This can be a stretch goal for such a script/tool, but I do want it at least considered during the initial design discussions and architecture planning. For user-facing tools, we want the happy/golden path to be as simple and easy to follow as possible. Many users will (at least at first) just want to try an off-the-shelf model, and if we can download that for them then there is lower risk of them getting a model that won't work well or having some configuration issue.

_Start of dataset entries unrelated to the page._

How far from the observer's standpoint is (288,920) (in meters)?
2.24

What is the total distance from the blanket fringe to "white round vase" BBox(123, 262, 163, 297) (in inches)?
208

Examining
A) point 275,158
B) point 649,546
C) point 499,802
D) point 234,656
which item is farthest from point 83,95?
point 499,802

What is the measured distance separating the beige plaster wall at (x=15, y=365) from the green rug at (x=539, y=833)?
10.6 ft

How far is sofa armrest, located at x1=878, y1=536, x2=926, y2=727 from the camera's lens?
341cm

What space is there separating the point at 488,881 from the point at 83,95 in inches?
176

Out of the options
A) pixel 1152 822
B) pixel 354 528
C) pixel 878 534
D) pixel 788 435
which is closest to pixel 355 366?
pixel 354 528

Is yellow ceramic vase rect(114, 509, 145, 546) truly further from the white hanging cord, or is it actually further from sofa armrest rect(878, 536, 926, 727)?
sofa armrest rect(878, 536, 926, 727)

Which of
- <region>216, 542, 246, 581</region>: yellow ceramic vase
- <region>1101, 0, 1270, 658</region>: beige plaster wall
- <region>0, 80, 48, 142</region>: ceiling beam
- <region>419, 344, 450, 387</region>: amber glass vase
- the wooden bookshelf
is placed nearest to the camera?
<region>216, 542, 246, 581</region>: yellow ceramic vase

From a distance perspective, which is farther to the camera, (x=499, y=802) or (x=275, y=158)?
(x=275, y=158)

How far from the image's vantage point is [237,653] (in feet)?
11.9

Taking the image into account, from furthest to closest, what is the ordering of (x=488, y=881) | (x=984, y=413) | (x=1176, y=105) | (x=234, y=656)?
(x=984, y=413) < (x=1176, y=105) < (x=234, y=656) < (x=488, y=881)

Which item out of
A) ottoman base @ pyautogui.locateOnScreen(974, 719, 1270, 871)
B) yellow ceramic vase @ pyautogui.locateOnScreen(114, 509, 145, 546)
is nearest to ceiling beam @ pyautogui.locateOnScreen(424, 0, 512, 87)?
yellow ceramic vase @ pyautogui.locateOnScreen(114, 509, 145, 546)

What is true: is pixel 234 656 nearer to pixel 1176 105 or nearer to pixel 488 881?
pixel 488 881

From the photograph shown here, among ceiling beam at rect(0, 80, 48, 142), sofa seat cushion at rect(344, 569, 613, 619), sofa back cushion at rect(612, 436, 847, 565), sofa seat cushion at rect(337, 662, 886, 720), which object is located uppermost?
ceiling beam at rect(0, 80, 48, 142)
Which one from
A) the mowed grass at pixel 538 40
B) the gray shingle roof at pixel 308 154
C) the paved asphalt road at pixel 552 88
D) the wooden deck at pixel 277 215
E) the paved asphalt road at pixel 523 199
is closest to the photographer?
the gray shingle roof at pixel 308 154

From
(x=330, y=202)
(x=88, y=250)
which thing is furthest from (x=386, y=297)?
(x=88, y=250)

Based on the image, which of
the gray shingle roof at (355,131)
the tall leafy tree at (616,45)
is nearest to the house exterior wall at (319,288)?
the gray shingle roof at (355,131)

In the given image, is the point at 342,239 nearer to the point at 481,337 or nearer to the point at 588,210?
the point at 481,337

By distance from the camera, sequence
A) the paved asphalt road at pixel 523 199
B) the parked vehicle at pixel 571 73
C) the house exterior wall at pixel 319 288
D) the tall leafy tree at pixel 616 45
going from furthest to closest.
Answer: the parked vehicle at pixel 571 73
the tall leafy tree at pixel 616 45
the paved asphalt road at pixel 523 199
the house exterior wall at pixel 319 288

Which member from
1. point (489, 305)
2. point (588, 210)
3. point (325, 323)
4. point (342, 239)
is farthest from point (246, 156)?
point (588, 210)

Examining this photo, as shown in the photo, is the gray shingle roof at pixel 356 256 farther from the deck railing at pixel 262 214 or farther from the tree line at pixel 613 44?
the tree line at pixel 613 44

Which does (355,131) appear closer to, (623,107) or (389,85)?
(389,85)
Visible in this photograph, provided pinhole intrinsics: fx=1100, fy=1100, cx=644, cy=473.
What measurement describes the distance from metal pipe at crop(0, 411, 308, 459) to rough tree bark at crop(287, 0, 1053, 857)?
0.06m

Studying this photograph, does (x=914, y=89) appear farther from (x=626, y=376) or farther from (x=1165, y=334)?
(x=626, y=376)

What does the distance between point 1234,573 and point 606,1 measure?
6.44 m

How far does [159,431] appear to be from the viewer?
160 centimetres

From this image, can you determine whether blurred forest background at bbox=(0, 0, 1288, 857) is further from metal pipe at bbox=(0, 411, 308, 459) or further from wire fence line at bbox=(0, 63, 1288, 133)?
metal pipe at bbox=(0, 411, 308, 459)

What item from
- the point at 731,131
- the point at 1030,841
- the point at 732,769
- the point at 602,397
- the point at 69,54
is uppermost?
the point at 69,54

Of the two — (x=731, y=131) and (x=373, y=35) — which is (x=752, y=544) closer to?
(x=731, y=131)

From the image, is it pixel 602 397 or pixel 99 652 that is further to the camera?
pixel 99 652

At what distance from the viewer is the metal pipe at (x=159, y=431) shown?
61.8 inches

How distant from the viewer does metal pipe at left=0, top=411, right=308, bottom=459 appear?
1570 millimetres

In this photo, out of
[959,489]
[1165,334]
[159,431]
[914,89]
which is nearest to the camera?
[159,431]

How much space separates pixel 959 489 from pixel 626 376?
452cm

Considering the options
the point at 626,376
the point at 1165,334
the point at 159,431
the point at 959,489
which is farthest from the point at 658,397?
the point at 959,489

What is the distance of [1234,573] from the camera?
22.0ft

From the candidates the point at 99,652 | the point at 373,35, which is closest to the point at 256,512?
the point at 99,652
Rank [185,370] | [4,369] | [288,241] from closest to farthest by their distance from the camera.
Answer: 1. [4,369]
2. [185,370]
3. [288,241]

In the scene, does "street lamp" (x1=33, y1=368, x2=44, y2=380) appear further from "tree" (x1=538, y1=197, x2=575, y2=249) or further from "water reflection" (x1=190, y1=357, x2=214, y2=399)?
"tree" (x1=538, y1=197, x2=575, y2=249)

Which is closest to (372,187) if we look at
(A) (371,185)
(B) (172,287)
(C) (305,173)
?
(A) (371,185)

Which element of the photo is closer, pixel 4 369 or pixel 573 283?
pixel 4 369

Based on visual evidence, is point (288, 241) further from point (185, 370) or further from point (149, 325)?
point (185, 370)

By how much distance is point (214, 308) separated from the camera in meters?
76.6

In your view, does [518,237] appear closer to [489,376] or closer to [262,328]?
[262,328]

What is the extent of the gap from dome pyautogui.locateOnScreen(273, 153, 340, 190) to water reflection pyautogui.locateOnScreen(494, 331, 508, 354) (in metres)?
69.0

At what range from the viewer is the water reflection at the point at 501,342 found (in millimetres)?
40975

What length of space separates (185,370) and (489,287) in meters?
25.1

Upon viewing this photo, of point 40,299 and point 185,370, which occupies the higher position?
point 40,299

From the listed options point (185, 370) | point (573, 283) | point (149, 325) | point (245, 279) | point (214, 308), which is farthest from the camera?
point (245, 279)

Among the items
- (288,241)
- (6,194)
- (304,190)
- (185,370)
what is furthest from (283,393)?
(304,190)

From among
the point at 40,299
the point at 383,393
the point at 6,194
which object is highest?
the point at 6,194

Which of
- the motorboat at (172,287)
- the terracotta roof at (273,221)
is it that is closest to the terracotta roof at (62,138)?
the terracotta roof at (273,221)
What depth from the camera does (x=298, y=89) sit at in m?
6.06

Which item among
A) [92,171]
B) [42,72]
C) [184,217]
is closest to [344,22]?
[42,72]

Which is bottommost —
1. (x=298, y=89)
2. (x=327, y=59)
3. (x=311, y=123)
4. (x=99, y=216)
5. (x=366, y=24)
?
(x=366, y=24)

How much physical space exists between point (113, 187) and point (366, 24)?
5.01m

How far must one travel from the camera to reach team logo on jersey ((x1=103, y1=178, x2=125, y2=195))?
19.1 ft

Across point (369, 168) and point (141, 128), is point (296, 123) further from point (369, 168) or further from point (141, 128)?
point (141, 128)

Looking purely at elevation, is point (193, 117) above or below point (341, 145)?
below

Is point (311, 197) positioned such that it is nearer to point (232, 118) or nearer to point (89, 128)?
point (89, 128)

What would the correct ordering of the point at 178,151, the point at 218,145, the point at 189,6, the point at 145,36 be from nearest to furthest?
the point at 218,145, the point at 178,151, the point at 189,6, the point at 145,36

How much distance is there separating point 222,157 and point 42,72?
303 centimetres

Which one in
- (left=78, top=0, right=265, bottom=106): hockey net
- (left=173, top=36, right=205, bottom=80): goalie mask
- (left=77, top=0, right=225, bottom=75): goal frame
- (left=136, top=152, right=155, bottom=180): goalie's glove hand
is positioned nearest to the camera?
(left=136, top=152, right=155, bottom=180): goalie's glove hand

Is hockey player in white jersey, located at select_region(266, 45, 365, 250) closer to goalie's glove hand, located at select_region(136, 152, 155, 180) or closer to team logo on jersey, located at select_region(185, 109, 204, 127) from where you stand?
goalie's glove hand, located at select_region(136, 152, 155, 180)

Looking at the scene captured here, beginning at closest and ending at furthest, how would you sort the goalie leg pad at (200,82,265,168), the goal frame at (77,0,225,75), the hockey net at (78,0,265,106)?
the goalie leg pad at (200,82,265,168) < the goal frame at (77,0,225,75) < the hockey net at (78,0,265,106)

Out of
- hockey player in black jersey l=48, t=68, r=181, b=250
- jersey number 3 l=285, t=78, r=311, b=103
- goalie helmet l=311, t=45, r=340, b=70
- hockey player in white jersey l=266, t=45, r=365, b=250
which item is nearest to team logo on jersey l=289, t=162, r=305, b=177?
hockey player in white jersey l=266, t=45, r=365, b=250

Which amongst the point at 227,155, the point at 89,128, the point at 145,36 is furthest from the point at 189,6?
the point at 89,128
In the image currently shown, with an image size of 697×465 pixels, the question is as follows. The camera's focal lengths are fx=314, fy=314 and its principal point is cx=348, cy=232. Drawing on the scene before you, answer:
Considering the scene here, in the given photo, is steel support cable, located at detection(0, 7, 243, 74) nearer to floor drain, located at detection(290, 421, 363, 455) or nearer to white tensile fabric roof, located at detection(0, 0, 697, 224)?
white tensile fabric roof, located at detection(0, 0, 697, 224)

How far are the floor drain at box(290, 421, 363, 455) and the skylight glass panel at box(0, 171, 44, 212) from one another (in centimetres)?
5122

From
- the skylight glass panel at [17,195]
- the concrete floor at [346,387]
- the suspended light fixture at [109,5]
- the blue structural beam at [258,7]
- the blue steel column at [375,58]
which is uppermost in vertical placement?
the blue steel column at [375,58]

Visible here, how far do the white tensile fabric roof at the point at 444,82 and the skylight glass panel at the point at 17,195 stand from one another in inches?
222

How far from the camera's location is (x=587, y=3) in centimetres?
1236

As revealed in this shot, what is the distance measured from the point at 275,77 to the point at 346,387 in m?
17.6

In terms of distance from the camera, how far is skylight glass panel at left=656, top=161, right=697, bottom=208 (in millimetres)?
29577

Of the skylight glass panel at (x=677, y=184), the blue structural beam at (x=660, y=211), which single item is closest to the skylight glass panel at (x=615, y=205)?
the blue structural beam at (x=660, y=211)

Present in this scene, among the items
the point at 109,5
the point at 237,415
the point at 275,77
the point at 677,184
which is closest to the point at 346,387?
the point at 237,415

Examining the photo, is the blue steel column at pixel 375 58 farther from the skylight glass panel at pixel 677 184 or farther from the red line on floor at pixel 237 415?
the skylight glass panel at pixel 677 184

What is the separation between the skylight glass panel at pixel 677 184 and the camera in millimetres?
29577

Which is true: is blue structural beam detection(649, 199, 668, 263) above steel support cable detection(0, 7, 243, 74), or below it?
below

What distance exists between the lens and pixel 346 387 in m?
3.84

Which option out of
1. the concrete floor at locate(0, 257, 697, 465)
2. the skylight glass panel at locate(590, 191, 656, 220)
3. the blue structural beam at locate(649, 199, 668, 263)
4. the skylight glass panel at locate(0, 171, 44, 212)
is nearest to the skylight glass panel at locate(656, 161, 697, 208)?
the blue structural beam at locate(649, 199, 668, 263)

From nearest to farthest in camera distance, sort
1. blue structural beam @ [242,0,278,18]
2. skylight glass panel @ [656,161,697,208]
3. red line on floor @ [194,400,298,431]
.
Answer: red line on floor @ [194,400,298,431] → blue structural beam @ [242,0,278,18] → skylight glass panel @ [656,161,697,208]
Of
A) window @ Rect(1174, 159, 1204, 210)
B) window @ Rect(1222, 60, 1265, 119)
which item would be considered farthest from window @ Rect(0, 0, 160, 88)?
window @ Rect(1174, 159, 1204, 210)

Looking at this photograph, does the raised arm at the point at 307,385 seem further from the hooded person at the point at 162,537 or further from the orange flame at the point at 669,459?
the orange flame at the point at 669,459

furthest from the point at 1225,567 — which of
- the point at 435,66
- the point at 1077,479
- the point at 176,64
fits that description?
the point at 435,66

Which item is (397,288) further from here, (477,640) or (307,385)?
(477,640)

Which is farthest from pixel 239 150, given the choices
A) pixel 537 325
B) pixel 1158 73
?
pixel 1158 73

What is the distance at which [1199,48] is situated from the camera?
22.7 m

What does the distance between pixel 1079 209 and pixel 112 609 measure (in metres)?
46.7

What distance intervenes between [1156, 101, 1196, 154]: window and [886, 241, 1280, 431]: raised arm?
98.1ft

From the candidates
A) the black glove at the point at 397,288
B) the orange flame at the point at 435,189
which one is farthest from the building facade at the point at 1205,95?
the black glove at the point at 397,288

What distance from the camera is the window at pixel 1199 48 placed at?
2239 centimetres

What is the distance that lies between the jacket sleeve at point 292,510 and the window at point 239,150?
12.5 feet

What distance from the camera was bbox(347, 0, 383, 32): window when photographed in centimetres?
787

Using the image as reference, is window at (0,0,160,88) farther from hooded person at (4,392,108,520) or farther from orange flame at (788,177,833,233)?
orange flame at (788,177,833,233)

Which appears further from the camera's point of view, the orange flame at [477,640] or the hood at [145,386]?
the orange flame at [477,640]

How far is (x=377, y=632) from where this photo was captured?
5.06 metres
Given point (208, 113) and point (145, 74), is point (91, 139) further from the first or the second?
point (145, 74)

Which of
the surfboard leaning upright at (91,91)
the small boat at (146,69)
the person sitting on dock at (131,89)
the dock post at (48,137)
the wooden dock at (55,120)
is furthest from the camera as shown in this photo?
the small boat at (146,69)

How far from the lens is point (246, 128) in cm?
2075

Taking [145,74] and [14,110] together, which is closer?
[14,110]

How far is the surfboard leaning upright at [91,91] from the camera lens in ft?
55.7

I would want our user guide to talk about huggingface model repositories using their canonical paths like facebook/opt-125m
and meta-llama/Meta-Llama-3.1-8B-Instruct
, not our shorthand names (lacking context) like llama3_8B_fp16
. Even just explaining "for example, to run the model from https://huggingface.co/meta-llama/Llama-3.1-8B-Instruct, do X Y and Z" would help put these options into context. Any scripting/tooling we build should work in concert with the user guide. The tools should be self-documenting so the user guide doesn't need to be referenced constantly.
In a Python script, I'd maybe have a mutually exclusive argparse group (https://docs.python.org/3/library/argparse.html#mutual-exclusion) that lets you choose between an already downloaded/local weight file and a huggingface repository name. Then you could either --model-hf=meta-llama/Meta-Llama-3.1-8B-Instruct
or --model-weights=/path/to/llama_8b_instruct_f16.gguf
.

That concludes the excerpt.